SELECTED EXTRACT:
"There is no doubt that 2012 was a difficult year for Barclays and the entire banking sector. The behaviours which made headlines during the year stemmed from a period of 20 years in banking in which the sector became too aggressive, too focused on the short-term, and too disconnected from the needs of customers and clients, and wider society. Barclays was not immune from the impact of these trends, and we suffered reputational damage in 2012 as a consequence. Change is needed both in our industry and at Barclays.
As I reflect on my first five months as Chief Executive and on the transformation required, I am reassured by the strong foundations on which we can build. Through a prolonged difficult economic environment, our financial performance has been strong, and our 2012 results clearly demonstrate the good momentum in our businesses. Our franchise remains robust and well positioned, in fact our position in many businesses improved through the year. I am proud of how our colleagues were not distracted and continued to focus on delivering for our customers and clients. I am also grateful for our customers' and clients' continued loyalty to Barclays, despite circumstances where it could have easily faltered.

RECORDS TO PROCESS:
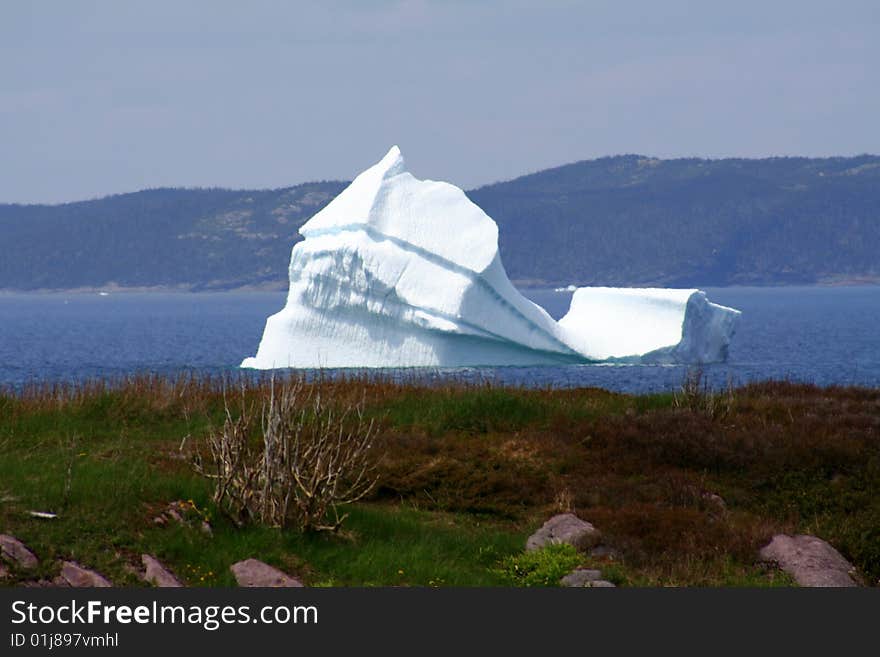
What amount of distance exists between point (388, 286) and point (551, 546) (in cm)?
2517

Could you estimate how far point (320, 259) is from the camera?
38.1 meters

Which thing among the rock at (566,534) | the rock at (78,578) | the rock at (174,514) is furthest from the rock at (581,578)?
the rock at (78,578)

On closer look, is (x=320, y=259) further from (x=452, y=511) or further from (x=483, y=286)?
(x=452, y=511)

PROBLEM 1: Retype the passage of the Barclays statement from "As I reflect" to "have easily faltered.".
PROBLEM 2: Echo the entries from the line with "Which thing among" through the last line of the entries.
The entries are unrelated to the Barclays statement.

EXPECTED ANSWER 1:
As I reflect on my first five months as Chief Executive and on the transformation required, I am reassured by the strong foundations on which we can build. Through a prolonged difficult economic environment, our financial performance has been strong, and our 2012 results clearly demonstrate the good momentum in our businesses. Our franchise remains robust and well positioned, in fact our position in many businesses improved through the year. I am proud of how our colleagues were not distracted and continued to focus on delivering for our customers and clients. I am also grateful for our customers' and clients' continued loyalty to Barclays, despite circumstances where it could have easily faltered.

EXPECTED ANSWER 2:
Which thing among the rock at (566,534) | the rock at (78,578) | the rock at (174,514) is furthest from the rock at (581,578)?
the rock at (78,578)

On closer look, is (x=320, y=259) further from (x=452, y=511) or further from (x=483, y=286)?
(x=452, y=511)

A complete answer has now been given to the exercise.